Sunday, August 16, 2015

While Everyone Is Talking About The Movie

There is an anniversary of another rebellion today, the Compton Rebellion
San Francisco’s Stonewall: The landmark transgender rights riot of 1966
Fusion Net
By David Matthews
August 15, 2015  

Today is International Transgender Awareness Day. It’s held on August 15 every year to commemorate an event in 1966, at Gene Compton’s Cafeteria in San Francisco, a popular hangout in the Tenderloin for members of the transgender community. After police raided the cafeteria and attempted to make several arrests, Compton’s regulars and allies protested and rioted, leading to greater recognition of transgender rights and the transgender community in general.
[…]
Compton’s was also scene of several police raids throughout the years. One night, as police officers entered the cafe, the patrons inside decided they’d had enough. Like a similar riot at the Stonewall in New York three years later, the Compton Cafeteria Riot was also a powder-keg moment: After a cafeteria worker called the police on some unruly customers, there was an attempt to arrest one trans woman, who threw her coffee in the officer’s face. This led to a scuffle where windows were smashed and other property was damaged. The message was clear though: Enough was enough. From Queerty:
Trans people, hustlers and disenfranchised gay locals picketed the cafeteria the following night, when the restaurant’s windows were smashed again. Unlike the Stonewall riots, the situation at Compton’s was somewhat organized—many picketers were members of militant queer groups like the Street Orphans and Vanguard.
And Compton’s was not the uprising, before them was Dewey's Lunch Counter protests in 1965 in Philadelphia, and in 1959 there was the Cooper's Donuts uprising. According to Out.com
In May of 1959, a group of drag queens and hustlers fought cops in a donut shop in downtown Los Angeles, furious that LAPD officers were arresting their friends purely for legally congregating in Cooper’s Donuts, a popular gay meeting place.

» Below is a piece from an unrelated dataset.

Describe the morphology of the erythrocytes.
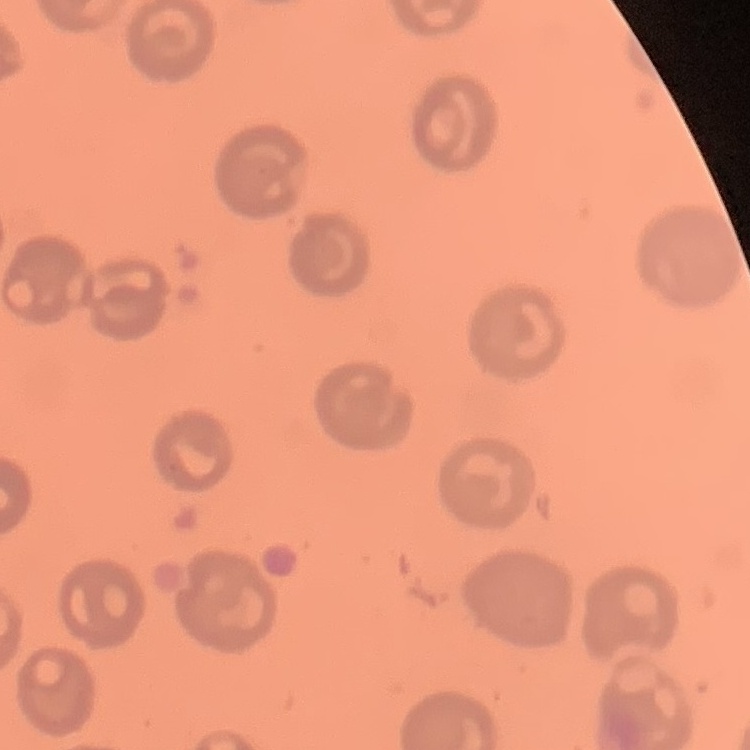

Cooper’s was located on Main Street, the Los Angeles “gay ghetto” of the 1950s and ‘60s. In his landmark novel City of Night, novelist John Rechy describes the area as teeming with hustlers and transvestites, who were routinely arrested and locked up by the LAPD just for being seen together on the street or in a raided bar.

Rechy was in fact one of three people the police tried to arrest that night in May of 1959, when the patrons of Cooper’s had had enough. A large group of transgendered women and others pelted the officers with donuts, coffee, and paper plates until they were forced to retreat and return with larger numbers. Rechy managed to escape, but when the police returned a riot ensued that shut down Main Street for an entire day.
What did all these events have in common? Police harassment and checking the drag queens for three items of male clothing, just like at the Stonewall Inn.

1 comment:

  1. Diana, Thanks for telling this story. As we have always said, "If we don't do it no one will."